Jargas terkekeh, lalu ia jongkok.

“Ngapain lo jongkok begini astaga Jargas Rakenzo?????”

“Lo naik, gua gendong.”

Maizelle mundur satu langkah, “APAAN NGGAK!”

Jargas menoleh kebelakang, “cepet atau gua paksa?”

Sebenarnya Maizelle senang namun, untuk apa, lelaki ini mau menggendong nya.

Ia pun langsung naik kepunggung Jargas, dan otomatis Jargas berdiri. Saat ini posisi Maizelle sedang di gendong oleh Jargas.

“Nggak berat?”

“Nggak.” jawab Jargas.

“Iya sih, gue tau. Ini gue cuman apa sih namanya..”

“Formalitas?” timpal Jargas.

“Nah, betul. Tujuan lo gendong gue apa?”

“Dulu, ayah gua gendong gua terus gua disuruh cerita sama beliau, awalnya gua bingung kenapa harus digendong, setelah beberapa langkah ayah gua jalan dengan beliau gendong gua, akhirnya gua refleks cerita.”

“Zell, dagu lo simpen aja dipundah gua.”

Maizelle menuruti perintah lelaki yang sedang menggendongnya ini.

Beberapa menit mereka masih saling diam.

6 menit..

7 menit..

“Jargas..”

“Hmm..”

“Lo kuat banget asli ini.”

Jargas terkekeh, “lo belum digendong gua selama sejam. Jadi jangan bilang gua kuat dulu.”

“Ish!!! Tapi..”

“Tapi kenapa?”

“Makasih..”

“Buat?” jawab Jargas dengan mengerutkan keningnya.

“Udah gendong gue. Karena gue belum pernah tau rasanya digendong kayak gini, hahaha. Miris banget ya? Ngga sih, ga miris.”
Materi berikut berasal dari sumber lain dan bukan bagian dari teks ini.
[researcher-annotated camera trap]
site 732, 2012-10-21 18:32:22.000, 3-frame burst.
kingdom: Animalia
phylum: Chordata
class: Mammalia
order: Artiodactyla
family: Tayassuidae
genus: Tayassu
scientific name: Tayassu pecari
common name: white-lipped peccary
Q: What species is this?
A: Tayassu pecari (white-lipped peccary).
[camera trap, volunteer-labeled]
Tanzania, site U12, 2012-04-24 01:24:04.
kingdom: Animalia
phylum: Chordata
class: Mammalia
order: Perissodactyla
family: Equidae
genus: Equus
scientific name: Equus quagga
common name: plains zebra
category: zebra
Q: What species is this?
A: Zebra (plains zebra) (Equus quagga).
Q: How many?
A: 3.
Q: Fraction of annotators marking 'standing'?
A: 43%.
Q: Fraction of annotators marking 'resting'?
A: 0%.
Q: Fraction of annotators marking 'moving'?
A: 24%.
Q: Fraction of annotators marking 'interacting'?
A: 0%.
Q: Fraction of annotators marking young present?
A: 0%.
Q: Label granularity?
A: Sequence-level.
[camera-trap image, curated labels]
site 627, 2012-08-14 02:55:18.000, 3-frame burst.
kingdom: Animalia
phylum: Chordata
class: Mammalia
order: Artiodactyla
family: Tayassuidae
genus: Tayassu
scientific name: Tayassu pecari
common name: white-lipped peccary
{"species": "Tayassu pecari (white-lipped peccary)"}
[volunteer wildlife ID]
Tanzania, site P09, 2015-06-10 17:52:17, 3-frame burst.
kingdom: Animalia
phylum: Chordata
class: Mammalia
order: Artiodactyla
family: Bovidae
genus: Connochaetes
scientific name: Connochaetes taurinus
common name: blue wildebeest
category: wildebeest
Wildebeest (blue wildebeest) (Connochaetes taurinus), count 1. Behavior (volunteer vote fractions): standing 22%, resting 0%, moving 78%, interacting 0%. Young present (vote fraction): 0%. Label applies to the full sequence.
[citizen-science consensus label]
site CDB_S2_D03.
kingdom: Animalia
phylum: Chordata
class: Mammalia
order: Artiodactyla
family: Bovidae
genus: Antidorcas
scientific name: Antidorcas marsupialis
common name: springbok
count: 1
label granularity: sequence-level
“Dari dulu gue anak nya terlalu aktif karena orang tua gue yang lebih mementingkan pekerjaannya, jadi gue lebih memilih kesana-kemari, masuk atlet sana-sini, nggak nentu. Baru kali ini softball buat gue jatuh cinta.”

Jargas diam, masih mendengarkan apa yang Maizelle ceritakan.

“Jauzan, dia sepupu gue yang paling baik mengalahkan semua orang. Sayangnya waktu dia nikah, gue ngga bisa dateng, karena bentrok sama hari pertandingan gue.”

“Eum.. Gue deket sih sama mama, karena dia emang dukung gue banget masuk kemanapun asal jangan masuk jurang katanya, ” Maizelle tertawa pelan, “tapi ya gitu sama-sama sibuk.”

“Zell.. Lo ganti-ganti cabang olahraga lo ini, emang bosen atau pengen narik perhatian nyokap bokap lo?”

“Jargas.. Lo dukun?”

“Bener ya? Omongan gua bener?”

“Kalau gue iyain, nanti lo nya besar kepala ah.” timpal Maizelle tak mau kalah.

“Zell, lo udah ngelakuin yang terbaik, kalau emang sekeras apapun usaha lo belum bisa narik perhatian orang tua lo, yaudah. Jangan sampai dengan semua cara lo lakuin biar orang tua lo ngelirik lo.”

“Takutnya lo ambil cara salah, dan malah jadi bumerang buat lo sendiri, Zell.” sambung Jargas.

“Tapi, lo bener.. Malahan semenjak gue jadi atlet yang punya “nama” gue bahkan jarang diem dirumah, selalu pergi keluar kota atau ga keluar negri. Sorenya gue latihan, paginya gue fisik. Sebenernya—malah makin jauh sih, tapi mungkin emang udah jalannya.”

“Mereka pasti bangga sama lo, cuman cara buat nunjukin nya beda.”

“Sekarang gue udah ga terlalu mikirin itu sih, gue mikirin jodoh soalnya.” ucap nya dengan nada bercanda.

“Lo cantik gini masa sih gaada yang deketin?”

“Ada, cuman pada gajelas gitu.”

“Gajelas gimana?”

“Kayak deket sehari besok nya pergi, udah jadian eh diputusin besoknya. Satu lagi nih ada cowo kalo yang ini agak lama pacarannya, eh besoknya diputusin karena dia gabisa LDR soalnya waktu itu gue harus nge asrama di luar kota.”

Jargas terkekeh pelan, “emang sama yang itu berapa lama?”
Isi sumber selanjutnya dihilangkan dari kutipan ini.